### Exercise task
Repeat the entries word for word, starting with the line that contains "Sort these from" and continuing through the last line of the entries. Leave the pictures out of your answer.

>> BEGIN Entries supplied

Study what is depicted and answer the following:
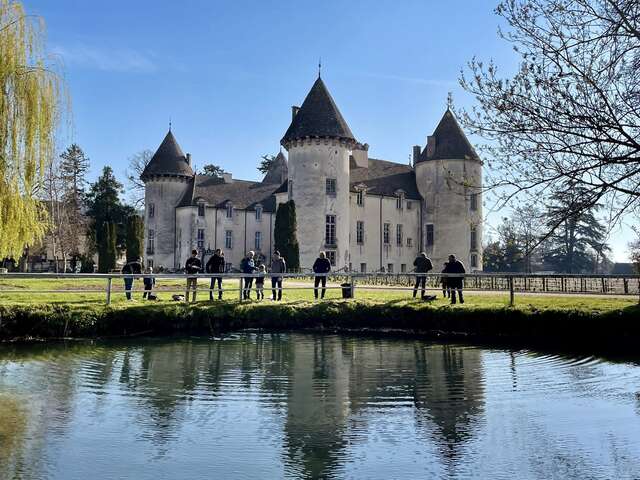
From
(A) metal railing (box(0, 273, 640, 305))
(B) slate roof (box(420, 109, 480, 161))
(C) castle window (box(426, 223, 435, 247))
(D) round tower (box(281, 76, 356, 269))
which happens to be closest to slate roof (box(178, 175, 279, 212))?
(D) round tower (box(281, 76, 356, 269))

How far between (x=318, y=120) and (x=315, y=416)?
39.1 m

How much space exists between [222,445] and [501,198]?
184 inches

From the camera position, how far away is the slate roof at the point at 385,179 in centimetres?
5344

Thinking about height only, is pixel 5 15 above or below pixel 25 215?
above

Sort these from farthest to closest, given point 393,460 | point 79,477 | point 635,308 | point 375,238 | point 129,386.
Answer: point 375,238, point 635,308, point 129,386, point 393,460, point 79,477

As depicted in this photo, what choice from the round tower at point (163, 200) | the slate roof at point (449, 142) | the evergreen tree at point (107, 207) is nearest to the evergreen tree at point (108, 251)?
the round tower at point (163, 200)

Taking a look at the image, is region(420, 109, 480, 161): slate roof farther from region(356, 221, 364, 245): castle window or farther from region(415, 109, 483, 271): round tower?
region(356, 221, 364, 245): castle window

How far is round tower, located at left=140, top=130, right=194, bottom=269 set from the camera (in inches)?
2194

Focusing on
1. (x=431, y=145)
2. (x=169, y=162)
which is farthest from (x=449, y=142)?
(x=169, y=162)

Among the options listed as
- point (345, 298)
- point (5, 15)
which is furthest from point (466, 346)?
point (5, 15)

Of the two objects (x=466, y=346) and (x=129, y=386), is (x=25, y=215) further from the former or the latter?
(x=466, y=346)

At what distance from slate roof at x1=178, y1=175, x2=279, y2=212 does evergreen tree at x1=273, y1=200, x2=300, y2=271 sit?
10.7 meters

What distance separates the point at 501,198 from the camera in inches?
332

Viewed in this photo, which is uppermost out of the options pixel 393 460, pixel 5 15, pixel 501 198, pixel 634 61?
pixel 5 15
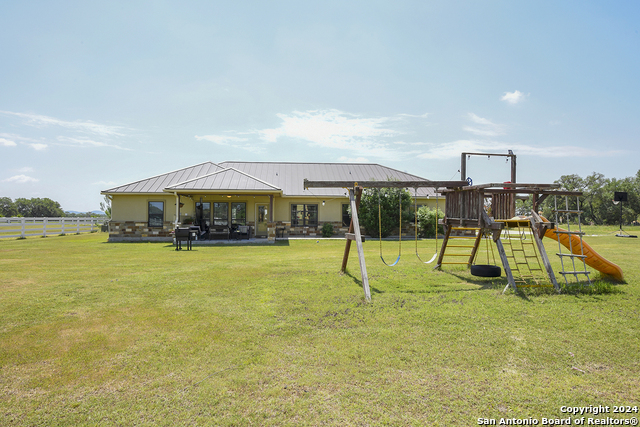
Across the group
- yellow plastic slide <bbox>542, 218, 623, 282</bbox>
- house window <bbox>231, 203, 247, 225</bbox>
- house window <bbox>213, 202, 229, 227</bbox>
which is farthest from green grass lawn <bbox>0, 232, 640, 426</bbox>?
house window <bbox>231, 203, 247, 225</bbox>

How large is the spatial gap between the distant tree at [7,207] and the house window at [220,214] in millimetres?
79741

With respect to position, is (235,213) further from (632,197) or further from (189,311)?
(632,197)

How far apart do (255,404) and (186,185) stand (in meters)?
15.6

>> END Entries supplied

### Written answer
Sort these from farthest to closest, given point 393,460 | point 79,477 | point 635,308 | point 375,238 | point 129,386.
Answer: point 375,238, point 635,308, point 129,386, point 393,460, point 79,477

As depicted in this photo, what choice from the round tower at point (163, 200) | the slate roof at point (449, 142) | the evergreen tree at point (107, 207) is nearest to the evergreen tree at point (108, 251)?
the round tower at point (163, 200)

Taking a look at the image, is region(420, 109, 480, 161): slate roof farther from region(356, 221, 364, 245): castle window or farther from region(415, 109, 483, 271): round tower?
region(356, 221, 364, 245): castle window

How far is round tower, located at left=140, top=130, right=194, bottom=269 set from the camera (in inches)?
2194

Focusing on
1. (x=431, y=145)
2. (x=169, y=162)
which is farthest from (x=449, y=142)?
(x=169, y=162)

Among the options listed as
- point (345, 298)
- point (5, 15)
which is furthest from point (466, 346)?
point (5, 15)

Of the two objects (x=466, y=346) and (x=129, y=386), is (x=25, y=215) further from the former or the latter?
(x=466, y=346)

At what distance from slate roof at x1=178, y1=175, x2=279, y2=212 does evergreen tree at x1=273, y1=200, x2=300, y2=271 sit?
10.7 meters

What distance separates the point at 501,198 from the camera in inches?
332

Viewed in this photo, which is uppermost out of the options pixel 393 460, pixel 5 15, pixel 501 198, pixel 634 61?
pixel 5 15
Across the group
- yellow plastic slide <bbox>542, 218, 623, 282</bbox>
- house window <bbox>231, 203, 247, 225</bbox>
- house window <bbox>213, 202, 229, 227</bbox>
which is farthest from green grass lawn <bbox>0, 232, 640, 426</bbox>?
house window <bbox>231, 203, 247, 225</bbox>

How large is the spatial gap between the distant tree at [7,207] and the house window at [220,214] in millimetres?
79741

With respect to position, is (235,213) further from (632,197) or further from (189,311)?
(632,197)

How far apart do (255,404) and (186,185) stand (in meters)?
15.6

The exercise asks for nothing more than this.